*** Begin section ***

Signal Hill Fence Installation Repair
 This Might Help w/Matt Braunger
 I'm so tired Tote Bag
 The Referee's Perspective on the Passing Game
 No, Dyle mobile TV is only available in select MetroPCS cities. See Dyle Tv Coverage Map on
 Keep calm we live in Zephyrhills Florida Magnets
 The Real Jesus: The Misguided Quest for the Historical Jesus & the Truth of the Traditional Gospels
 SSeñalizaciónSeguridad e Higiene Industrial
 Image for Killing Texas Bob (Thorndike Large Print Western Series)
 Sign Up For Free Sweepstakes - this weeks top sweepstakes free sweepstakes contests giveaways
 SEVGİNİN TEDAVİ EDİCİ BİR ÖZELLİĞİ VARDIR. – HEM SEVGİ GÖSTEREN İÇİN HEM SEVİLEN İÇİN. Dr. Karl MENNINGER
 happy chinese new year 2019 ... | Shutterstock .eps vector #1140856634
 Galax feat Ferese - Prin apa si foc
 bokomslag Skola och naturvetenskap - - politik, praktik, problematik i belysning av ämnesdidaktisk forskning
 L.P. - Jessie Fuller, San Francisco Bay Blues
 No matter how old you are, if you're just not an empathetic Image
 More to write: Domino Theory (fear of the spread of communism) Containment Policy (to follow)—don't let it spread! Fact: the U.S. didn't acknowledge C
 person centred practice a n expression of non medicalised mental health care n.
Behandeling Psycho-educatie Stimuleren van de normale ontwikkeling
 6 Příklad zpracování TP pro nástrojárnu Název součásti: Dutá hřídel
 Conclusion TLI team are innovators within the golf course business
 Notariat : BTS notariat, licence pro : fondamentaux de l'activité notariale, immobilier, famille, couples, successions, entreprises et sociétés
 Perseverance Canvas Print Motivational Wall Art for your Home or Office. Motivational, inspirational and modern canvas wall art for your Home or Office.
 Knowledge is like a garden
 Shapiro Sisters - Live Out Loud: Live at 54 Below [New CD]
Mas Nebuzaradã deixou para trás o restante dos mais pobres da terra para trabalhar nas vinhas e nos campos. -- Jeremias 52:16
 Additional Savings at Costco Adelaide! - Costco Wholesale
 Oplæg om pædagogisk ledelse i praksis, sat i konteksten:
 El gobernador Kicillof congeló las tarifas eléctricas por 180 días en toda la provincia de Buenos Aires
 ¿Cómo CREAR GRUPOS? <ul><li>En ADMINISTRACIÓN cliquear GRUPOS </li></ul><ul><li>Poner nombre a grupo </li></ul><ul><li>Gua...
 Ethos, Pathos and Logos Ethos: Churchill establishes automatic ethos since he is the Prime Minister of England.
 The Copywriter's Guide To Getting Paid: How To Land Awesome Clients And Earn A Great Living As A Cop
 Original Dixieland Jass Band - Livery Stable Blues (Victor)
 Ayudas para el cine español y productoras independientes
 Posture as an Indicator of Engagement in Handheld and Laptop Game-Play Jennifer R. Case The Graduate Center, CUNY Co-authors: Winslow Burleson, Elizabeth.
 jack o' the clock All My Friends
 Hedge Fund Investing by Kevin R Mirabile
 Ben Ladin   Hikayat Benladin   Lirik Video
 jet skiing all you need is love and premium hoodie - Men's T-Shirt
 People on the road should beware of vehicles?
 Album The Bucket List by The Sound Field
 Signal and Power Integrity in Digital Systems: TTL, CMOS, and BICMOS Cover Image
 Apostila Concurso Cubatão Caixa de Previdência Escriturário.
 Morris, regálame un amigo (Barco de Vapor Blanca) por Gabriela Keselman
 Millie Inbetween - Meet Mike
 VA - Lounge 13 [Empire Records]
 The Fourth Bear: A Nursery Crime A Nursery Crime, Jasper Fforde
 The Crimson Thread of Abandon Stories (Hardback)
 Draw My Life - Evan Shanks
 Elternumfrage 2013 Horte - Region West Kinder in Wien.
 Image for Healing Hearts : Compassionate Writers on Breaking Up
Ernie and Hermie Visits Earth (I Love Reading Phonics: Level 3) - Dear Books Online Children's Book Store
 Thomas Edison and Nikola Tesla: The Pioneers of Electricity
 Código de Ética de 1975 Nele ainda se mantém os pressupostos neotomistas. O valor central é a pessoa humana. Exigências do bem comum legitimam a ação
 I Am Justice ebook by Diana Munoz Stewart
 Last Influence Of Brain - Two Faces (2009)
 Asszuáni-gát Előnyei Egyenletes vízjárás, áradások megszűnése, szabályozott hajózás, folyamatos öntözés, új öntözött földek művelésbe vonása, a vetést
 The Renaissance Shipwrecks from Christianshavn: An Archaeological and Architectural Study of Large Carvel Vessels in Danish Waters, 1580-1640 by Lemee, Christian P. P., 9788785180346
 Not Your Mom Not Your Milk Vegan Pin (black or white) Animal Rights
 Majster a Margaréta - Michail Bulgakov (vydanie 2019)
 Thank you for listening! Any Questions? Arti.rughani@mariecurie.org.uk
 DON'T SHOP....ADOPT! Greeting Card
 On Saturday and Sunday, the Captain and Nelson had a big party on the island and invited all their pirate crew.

*** End section ***

▶ _Task goal_
Wherever the word "Signal" shows up in the material, copy the line it is on.

▶ _Written solution_
Signal Hill Fence Installation Repair
 Signal and Power Integrity in Digital Systems: TTL, CMOS, and BICMOS Cover Image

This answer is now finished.